Carta de Tereza Cavalcanti a Milton Schwantes. Escrita
há cerca de 4 anos, ao voltar de um encontro da Bolívia. Nessa carta,
afirma a autora, ficou refletida a contribuição desse meu mestre para
meu trabalho como teóloga e para minha vida de fé"
Tereza Cavalcanti é biblista e colaboradora no CEBI-RJ.
Caro Milton,
Lembrei-me muito de você num encontro
latino-americano e caribenho de CEBs que aconteceu recentemente em Santa
Cruz de la Sierra, Bolívia. É que logo na nossa chegada ao local de
alojamento, as conversas entre o povo foram sobre a diversidade dos
alimentos, e os costumes no modo de servi-los. Por exemplo, o que nós
chamamos de banana, na Bolívia e outros países chamam de plátanos.

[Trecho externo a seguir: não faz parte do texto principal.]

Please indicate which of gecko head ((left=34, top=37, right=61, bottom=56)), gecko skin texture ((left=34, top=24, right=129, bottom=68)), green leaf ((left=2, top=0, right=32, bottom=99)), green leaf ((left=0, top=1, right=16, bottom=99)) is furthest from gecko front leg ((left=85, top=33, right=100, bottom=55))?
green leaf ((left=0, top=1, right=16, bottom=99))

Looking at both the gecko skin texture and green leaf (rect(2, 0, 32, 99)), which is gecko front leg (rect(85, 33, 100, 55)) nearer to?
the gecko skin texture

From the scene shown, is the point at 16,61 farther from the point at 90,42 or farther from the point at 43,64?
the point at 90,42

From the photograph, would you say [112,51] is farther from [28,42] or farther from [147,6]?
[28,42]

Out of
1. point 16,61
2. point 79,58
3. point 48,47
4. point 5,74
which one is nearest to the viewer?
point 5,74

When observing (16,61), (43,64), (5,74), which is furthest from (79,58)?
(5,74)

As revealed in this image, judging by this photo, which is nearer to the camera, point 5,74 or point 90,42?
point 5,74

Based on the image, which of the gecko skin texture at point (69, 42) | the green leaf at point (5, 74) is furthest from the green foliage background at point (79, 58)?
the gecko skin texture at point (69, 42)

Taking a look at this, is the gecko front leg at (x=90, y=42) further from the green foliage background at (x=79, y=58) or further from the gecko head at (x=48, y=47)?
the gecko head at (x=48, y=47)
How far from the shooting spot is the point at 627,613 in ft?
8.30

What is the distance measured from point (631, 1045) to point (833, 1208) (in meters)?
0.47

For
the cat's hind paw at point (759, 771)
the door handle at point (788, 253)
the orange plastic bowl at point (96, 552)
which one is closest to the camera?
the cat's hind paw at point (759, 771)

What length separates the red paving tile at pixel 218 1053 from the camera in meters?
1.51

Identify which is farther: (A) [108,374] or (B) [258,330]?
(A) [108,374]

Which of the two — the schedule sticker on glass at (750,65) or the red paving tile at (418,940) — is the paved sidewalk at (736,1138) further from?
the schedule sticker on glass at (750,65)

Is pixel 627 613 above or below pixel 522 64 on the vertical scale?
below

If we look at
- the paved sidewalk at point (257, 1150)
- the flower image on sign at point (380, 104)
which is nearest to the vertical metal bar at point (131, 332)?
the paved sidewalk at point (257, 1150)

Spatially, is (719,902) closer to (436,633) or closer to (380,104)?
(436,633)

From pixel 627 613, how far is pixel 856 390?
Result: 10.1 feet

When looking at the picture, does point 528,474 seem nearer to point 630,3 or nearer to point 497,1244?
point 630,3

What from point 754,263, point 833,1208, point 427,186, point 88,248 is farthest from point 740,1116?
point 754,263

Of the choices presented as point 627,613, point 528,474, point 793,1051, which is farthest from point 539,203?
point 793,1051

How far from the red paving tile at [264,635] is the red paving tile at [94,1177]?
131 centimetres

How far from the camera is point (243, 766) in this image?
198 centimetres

Banana para eles, só as que são comidas cozidas.
O pessoal que veio do Panamá disse que estava
espantado porque tínhamos água normalmente, o que lá é raro. Sentiram-se
num "hotel 5 estrelas", apesar de estarmos em quartos de 2 por 3
metros, com 3 pessoas dividindo beliches. Na celebração inicial, foi
uma explosão de cores, com a indumentária indígena variadíssima e
belíssima, somada às bandeiras de cada país e aos painéis com os
símbolos das comunidades. O som dos cânticos ritmados e a alegria
estampada nos rostos nos fazia sentirmos como num pequeno paraíso.
Em seguida, veio a exposição da situação de cada
região e país, enriquecida pelos depoimentos dos delegados, sempre
trazendo a luta pela sobrevivência e contra as grandes mineradoras
estrangeiras, os grandes projetos de hidrelétricas e de agro-negócio,
com suas desastrosas consequências ecológicas, etc..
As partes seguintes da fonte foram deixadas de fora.